The trainer takes each microbatch, runs a forward pass on the same tokens to get fresh log-probs under the current policy, computes the importance ratio (trainer log-probs minus inference log-probs), multiplies by the advantage, and backpropagates. After processing all microbatches, one optimizer step updates the weights. Then NCCL broadcasts the new weights to vLLM (channel B) so the next batch of rollouts uses the updated policy. That is one step. Repeat.

GRPO

Group Relative Policy Optimization. The model generates multiple rollouts for the same prompt. Each rollout gets a reward from the environment. The advantage is just the reward minus the group mean: rollouts that scored better than average get a positive advantage, rollouts that scored worse get a negative one.

A concrete example. The model tries the same prompt three times:

AnswerRewardAdvantage
Rollout 1 a, b, c, d 1.0 +0.33
Rollout 2 a, b, d, c 0.0 -0.67
Rollout 3 a, b, c, d 1.0 +0.33

Average reward: 0.67. Rollout 2 scored below average, so its advantage is negative: the gradient pushes its log-probs down. Rollouts 1 and 3 scored above average, so their log-probs get pushed up. The model can look at what it did differently between rollout 1 and rollout 2 and adjust accordingly.

email-to-cc-bcc

Prime Intellect environment hub  ·  Synthetic data  ·  Dataset  ·  Trained model

Email-to-CC-BCC is an environment built to evaluate and train models on recipient placement via RLVR (GRPO), using the verifiers framework and t2f-trainer. The thinking is that the task is a good fit for RL because it has a clear verifiable reward signal (set match against ground truth), structured output (JSON), and enough ambiguity in the CC/BCC split that a model has to reason about roles, sensitivity, and hierarchy rather than pattern match. A synthetic dataset is generated using NVIDIA NeMo DataDesigner, then used to train Qwen models and compare against OpenAI baselines. The environment supports 1, 2, and 3 turn rollouts as a form of curriculum.

The task

Given 7 people and an email thread, assign each person to To, CC, or BCC. The thread evolves across turns and recipients shift.

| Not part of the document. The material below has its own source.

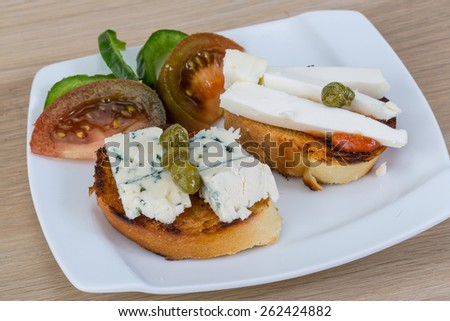 Tapas with soft blue cheese and black tomato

Each row has 7 people with name, email address, and role. The model sees the full roster and an email, then outputs a JSON object placing each relevant person into the correct field. On follow-up turns, a new email arrives in the thread and the model re-evaluates.

turn 1
You are given an email thread. For each email, assign
the correct To, CC, and BCC recipients. Recipients may
change between emails as the situation evolves.

Roster:
- Sarah Chen <sarah.chen@acme.com> - Project Lead
- Mike Torres <mike.t@clientcorp.com> - Client PM
- Lisa Park <lisa.park@acme.com> - VP Engineering
  ...

Subject: Q3 deadline extension request

Hi team, I wanted to flag that we're going to need
a 2-week extension on the Phoenix deliverables...

Reply with JSON only: {"to": [...], "cc": [...], "bcc": [...]}
Use email addresses, not names.
json
{
  "to": ["sarah.chen@acme.com"],
  "cc": ["mike.t@clientcorp.com"],
  "bcc": ["lisa.park@acme.com"]
}

max_turns controls how many turns the environment runs (1, 2, or 3). Scoring uses Jaccard index per field per turn, averaged across all turns in the rollout.

The dataset

Verifiers uses HuggingFace datasets natively, so hosting on HuggingFace and loading via load_dataset is the natural thing to do.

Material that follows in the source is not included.